Write each line out again exactly as written.

─── Task data

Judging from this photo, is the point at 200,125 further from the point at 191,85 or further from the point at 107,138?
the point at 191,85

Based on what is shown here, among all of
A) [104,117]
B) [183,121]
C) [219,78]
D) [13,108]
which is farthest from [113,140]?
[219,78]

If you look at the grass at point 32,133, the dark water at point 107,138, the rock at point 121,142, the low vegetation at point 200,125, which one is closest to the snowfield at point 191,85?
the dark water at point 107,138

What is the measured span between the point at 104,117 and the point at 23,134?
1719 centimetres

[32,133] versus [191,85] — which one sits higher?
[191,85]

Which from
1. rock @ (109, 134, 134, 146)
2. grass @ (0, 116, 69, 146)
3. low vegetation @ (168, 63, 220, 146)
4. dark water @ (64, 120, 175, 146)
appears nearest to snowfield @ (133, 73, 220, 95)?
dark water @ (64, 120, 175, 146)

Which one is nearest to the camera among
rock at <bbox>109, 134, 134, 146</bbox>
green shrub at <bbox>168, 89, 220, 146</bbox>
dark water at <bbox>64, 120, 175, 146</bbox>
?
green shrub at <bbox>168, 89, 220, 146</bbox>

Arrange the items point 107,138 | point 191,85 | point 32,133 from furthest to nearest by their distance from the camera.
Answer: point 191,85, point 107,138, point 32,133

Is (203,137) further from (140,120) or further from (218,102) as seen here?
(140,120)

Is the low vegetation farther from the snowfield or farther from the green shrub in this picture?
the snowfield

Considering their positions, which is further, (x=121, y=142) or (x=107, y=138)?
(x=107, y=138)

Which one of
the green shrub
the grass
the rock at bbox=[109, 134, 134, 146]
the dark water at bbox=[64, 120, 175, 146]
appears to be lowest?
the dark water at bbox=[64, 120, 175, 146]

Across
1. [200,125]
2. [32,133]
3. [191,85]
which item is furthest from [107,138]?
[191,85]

──────

Problem solution:
Judging from this photo, is the point at 200,125 further from the point at 191,85 or further from the point at 107,138?
the point at 191,85

Based on what is shown here, among all of
A) [104,117]
B) [183,121]
C) [219,78]
D) [13,108]
which is farthest from [113,140]?
[219,78]

If you look at the grass at point 32,133, the dark water at point 107,138, the rock at point 121,142, the low vegetation at point 200,125, which one is closest to the snowfield at point 191,85?
the dark water at point 107,138

What is the measured span between the point at 104,117 and the point at 23,134?
1719 centimetres

[32,133] versus [191,85] — which one sits higher?
[191,85]

Which from
1. rock @ (109, 134, 134, 146)
2. grass @ (0, 116, 69, 146)
3. low vegetation @ (168, 63, 220, 146)
4. dark water @ (64, 120, 175, 146)
appears nearest to snowfield @ (133, 73, 220, 95)?
dark water @ (64, 120, 175, 146)

Which one is nearest to the camera among
rock at <bbox>109, 134, 134, 146</bbox>
green shrub at <bbox>168, 89, 220, 146</bbox>
dark water at <bbox>64, 120, 175, 146</bbox>
?
green shrub at <bbox>168, 89, 220, 146</bbox>

Arrange the items point 107,138 | point 191,85 | point 32,133 from furthest to nearest by their distance from the camera.
Answer: point 191,85, point 107,138, point 32,133

Is (203,137) further from (140,120) or further from (218,102) as seen here?
(140,120)

Is the low vegetation farther from the snowfield or farther from the green shrub in this picture?
the snowfield

Considering their positions, which is further, (x=121, y=142) or (x=107, y=138)?
(x=107, y=138)

Which one of
the green shrub
the grass
the rock at bbox=[109, 134, 134, 146]
the dark water at bbox=[64, 120, 175, 146]
appears to be lowest?
the dark water at bbox=[64, 120, 175, 146]

Across
1. [200,125]
2. [32,133]
3. [191,85]
which item is furthest from [107,138]?
[191,85]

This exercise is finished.